▸ TEXT PASSAGE
=== Section Start ===

Earlier this week, Facebook unveiled a new leadership team for Facebook Pay to oversee all payment activities for the Company. The F2 group will also pursue commerce opportunities across all of the Company’s apps, including WhatsApp Pay, cryptocurrency wallet Novi, and the U.S. rollout on Instagram.
It’s clear, big tech is entering Payments. While for the past few years, we’ve heard rumours, now with Google’s announcement last week, and Facebook’s launch of F2, it’s clear that big tech is focused on this category.
David Marcus, co-creator of Facebook’s Libra cryptocurrency project, will head up F2, which is short for Facebook Financial.
The Company also hired Stephane Kasriel, former CEO of UpWork, and PayPal executive to serve as payments vice president.
The social media company launched Facebook Pay in November to enable users to make payments across its suite of applications. Initially, Facebook Pay was deployed on Facebook and Messenger and was recently rolled-out through WhatsApp in Brazil. The Company has plans to roll out Facebook Pay in the U.S. on Instagram in the coming weeks.
Today’s news follows a series of announcements starting in June of 2019 that demonstrate the Company’s interest in payments. First, with the announcement of a cryptocurrency network initiative called The Libra Project, “a global payment system and financial infrastructure that empowers billions of people globally,” along with a digital wallet for the Libra network first called Calabria, but renamed Novi in May of this year.
Since Libra was first announced, policymakers around the world have expressed concerns about virtual currency disrupting the global financial system and risks of money laundering. Marcus testified before the Senate Banking Committee to a group of sceptical lawmakers in the summer of 2019. The members expressed their concerns about misuse and money laundering. He said, “Libra is backed on a one-to-one basis through cash bank deposits, short term government securities, and hard currencies, and the entire system would be fully vetted before launch.”

=== Section End ===

▸ REQUIRED WORK
[1] Answer the following about the Facebook payments article.
(a) What is F2 short for?
(b) In which country was Facebook Pay recently rolled out through WhatsApp?
(c) What was the digital wallet for the Libra network first called?
[2] Please update the Facebook payments article between "Earlier this week, Facebook" and "payments vice president.", inclusive, putting "Facebook Financial" in place of "F2".

(Saved entries)
=== Section Start ===

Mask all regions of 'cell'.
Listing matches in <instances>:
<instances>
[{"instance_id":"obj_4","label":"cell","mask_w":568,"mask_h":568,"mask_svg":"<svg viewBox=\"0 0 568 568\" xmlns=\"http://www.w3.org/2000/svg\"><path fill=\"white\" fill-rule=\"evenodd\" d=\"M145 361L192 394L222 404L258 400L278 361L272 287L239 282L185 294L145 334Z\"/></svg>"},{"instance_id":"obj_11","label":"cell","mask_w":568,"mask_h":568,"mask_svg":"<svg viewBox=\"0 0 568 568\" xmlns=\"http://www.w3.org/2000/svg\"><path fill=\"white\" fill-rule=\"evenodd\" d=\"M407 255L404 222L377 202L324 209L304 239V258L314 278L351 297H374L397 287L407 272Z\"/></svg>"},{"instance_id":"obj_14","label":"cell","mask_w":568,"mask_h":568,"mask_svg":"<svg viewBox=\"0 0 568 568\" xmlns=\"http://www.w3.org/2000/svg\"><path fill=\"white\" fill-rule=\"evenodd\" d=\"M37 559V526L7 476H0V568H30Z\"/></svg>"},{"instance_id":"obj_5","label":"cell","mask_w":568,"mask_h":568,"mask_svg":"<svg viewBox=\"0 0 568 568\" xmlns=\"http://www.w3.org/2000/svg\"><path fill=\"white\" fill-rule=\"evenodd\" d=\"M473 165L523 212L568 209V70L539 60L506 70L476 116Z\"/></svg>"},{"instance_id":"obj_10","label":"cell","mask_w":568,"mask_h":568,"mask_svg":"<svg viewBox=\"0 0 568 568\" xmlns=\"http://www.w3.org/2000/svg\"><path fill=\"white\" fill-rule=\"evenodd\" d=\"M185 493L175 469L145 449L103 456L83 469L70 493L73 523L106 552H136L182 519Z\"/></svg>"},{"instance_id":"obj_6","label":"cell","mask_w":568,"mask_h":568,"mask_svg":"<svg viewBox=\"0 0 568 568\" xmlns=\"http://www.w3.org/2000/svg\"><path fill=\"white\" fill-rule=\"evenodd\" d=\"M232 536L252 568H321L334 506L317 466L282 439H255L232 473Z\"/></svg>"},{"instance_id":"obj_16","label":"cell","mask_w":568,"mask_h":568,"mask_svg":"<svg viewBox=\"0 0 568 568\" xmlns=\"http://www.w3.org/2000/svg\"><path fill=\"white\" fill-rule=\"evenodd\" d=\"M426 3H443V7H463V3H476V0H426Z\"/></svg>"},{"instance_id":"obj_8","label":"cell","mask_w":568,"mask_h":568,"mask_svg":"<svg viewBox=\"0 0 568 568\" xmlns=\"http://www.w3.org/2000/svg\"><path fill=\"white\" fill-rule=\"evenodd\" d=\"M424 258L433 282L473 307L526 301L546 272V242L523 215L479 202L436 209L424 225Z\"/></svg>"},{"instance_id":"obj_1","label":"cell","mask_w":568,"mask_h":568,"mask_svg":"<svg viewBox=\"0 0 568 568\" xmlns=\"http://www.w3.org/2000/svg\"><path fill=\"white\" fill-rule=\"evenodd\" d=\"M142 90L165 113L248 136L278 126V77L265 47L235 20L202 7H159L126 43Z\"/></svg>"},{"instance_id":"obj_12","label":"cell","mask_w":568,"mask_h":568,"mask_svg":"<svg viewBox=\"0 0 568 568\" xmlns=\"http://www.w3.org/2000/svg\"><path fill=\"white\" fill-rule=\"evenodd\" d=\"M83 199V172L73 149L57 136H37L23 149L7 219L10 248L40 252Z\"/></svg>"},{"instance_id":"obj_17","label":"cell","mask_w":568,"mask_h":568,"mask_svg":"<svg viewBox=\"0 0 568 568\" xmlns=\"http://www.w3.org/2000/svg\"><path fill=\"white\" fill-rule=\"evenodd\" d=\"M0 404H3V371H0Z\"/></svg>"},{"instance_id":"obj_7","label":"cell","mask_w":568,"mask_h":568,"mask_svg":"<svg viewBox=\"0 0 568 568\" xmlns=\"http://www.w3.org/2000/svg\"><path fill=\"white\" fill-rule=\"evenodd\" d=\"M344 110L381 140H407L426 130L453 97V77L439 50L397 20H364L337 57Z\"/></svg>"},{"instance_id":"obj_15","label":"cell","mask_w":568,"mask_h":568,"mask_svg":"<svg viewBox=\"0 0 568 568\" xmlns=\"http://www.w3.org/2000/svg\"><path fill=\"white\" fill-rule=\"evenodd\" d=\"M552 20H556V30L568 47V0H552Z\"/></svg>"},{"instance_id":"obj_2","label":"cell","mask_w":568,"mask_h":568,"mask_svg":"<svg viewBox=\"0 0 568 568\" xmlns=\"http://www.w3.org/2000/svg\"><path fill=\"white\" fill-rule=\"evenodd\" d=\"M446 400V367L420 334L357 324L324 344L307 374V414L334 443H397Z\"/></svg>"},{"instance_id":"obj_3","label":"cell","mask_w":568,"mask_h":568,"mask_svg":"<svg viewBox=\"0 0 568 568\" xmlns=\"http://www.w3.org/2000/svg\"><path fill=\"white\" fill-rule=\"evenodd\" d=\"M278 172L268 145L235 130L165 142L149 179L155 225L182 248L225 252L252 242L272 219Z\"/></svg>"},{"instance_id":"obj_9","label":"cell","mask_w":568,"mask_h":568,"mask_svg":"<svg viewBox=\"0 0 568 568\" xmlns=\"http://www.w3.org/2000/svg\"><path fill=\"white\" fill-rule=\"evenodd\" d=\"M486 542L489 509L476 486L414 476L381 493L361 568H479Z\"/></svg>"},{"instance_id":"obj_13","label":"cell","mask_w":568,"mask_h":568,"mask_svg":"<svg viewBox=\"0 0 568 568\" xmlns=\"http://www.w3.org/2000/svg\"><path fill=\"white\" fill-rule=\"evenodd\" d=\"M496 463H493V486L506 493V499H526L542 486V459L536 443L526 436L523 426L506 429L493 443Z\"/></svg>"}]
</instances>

=== Section End ===

▸ RESULTS BY TASK
[1]
(a) Facebook Financial
(b) Brazil
(c) Calabria

[2]
Earlier this week, Facebook unveiled a new leadership team for Facebook Pay to oversee all payment activities for the Company. The Facebook Financial group will also pursue commerce opportunities across all of the Company’s apps, including WhatsApp Pay, cryptocurrency wallet Novi, and the U.S. rollout on Instagram.
It’s clear, big tech is entering Payments. While for the past few years, we’ve heard rumours, now with Google’s announcement last week, and Facebook’s launch of Facebook Financial, it’s clear that big tech is focused on this category.
David Marcus, co-creator of Facebook’s Libra cryptocurrency project, will head up Facebook Financial, which is short for Facebook Financial.
The Company also hired Stephane Kasriel, former CEO of UpWork, and PayPal executive to serve as payments vice president.